## GIVEN PASSAGE
────
Travel insurance is another variable. Many policies treat port swaps or missed ports as a normal part of cruise operations, not a covered reason for trip cancellation, although some more robust plans may have limited benefits for significant itinerary changes. If the loss of Labadee really alters your plans, read your policy carefully or talk to the insurer before making any big decisions.
How to think about Grand Turk as a replacement
Grand Turk is not a private island in the same mold as Labadee, but in practical terms it delivers a similar low effort beach day. The Grand Turk Cruise Center is a 13 acre complex at the southern tip of the island that combines a free beach lined with loungers, the Caribbean's largest Margaritaville with a huge pool and swim up bar, duty free shopping, and easy access to taxi tours.
────
## PROBLEM SET
**A)** Please copy the cruise passage from "Travel insurance is" up to and including "any big decisions.", word for word.
**B)** In the cruise passage, how large is the Grand Turk Cruise Center?
The material after this point is separate from the cruise passage above.

## SUPPLIED DATA
────
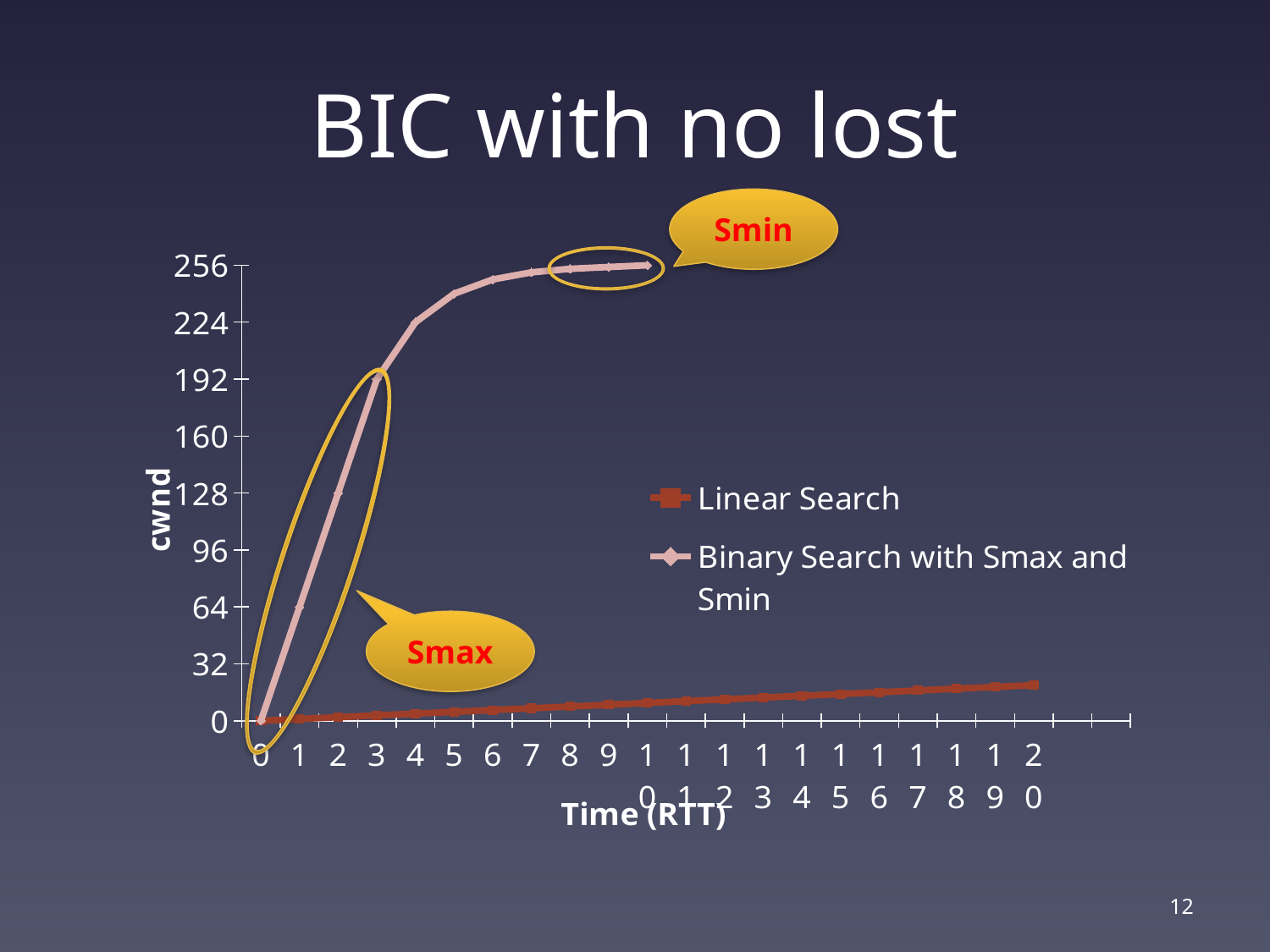
Is the cwnd value for Binary Search with Smax and Smin at time 5 RTT greater or less than 224? greater What is the cwnd value for Binary Search with Smax and Smin at time 1 RTT? 64 Does the cwnd value for Linear Search rise or fall as time increases? rise What is the label of the y axis? cwnd What is the cwnd value for Binary Search with Smax and Smin at time 10 RTT? 256 Is the cwnd value for Linear Search at time 20 RTT greater or less than 32? less What is the cwnd value for Binary Search with Smax and Smin at time 3 RTT? 192 What kind of chart is shown on the slide? line chart How many series does the legend list? 2 Which series reaches the higher cwnd value at time 10 RTT, Linear Search or Binary Search with Smax and Smin? Binary Search with Smax and Smin What is the cwnd value for Binary Search with Smax and Smin at time 2 RTT? 128 What is the title of the slide's chart? BIC with no lost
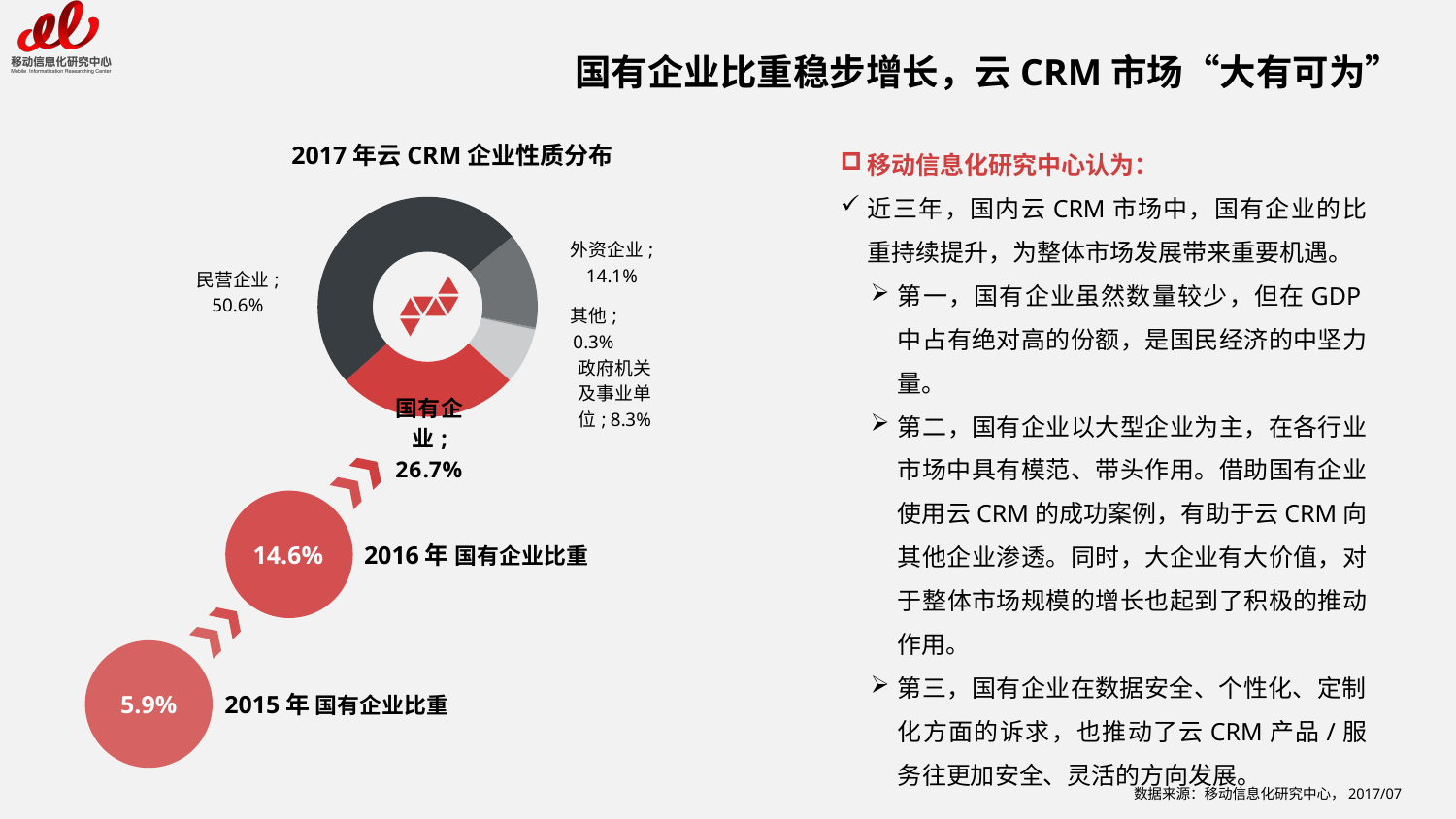
In the 2017年云CRM企业性质分布 chart, what share do 民营企业 hold? 50.6% In the 2017年云CRM企业性质分布 chart, how many categories are shown? 5 According to the slide, what was the 国有企业比重 in 2015? 5.9% What type of chart is used to show the 2017年云CRM企业性质分布? Pie (donut) chart In the 2017年云CRM企业性质分布 chart, what is the difference between the shares of 民营企业 and 国有企业? 23.9% In the 2017年云CRM企业性质分布 chart, what share do 政府机关及事业单位 hold? 8.3% In the 2017年云CRM企业性质分布 chart, what share do 国有企业 hold? 26.7% In the 2017年云CRM企业性质分布 chart, which category has the largest share? 民营企业 In the 2017年云CRM企业性质分布 chart, which is larger: the share of 外资企业 or the share of 政府机关及事业单位? 外资企业 In the 2017年云CRM企业性质分布 chart, what share do 外资企业 hold? 14.1% According to the slide, what was the 国有企业比重 in 2016? 14.6% In the 2017年云CRM企业性质分布 chart, which category has the smallest share? 其他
────
## EXPECTED OUTPUTS
**A)**
Travel insurance is another variable. Many policies treat port swaps or missed ports as a normal part of cruise operations, not a covered reason for trip cancellation, although some more robust plans may have limited benefits for significant itinerary changes. If the loss of Labadee really alters your plans, read your policy carefully or talk to the insurer before making any big decisions.

**B)** It is a 13 acre complex.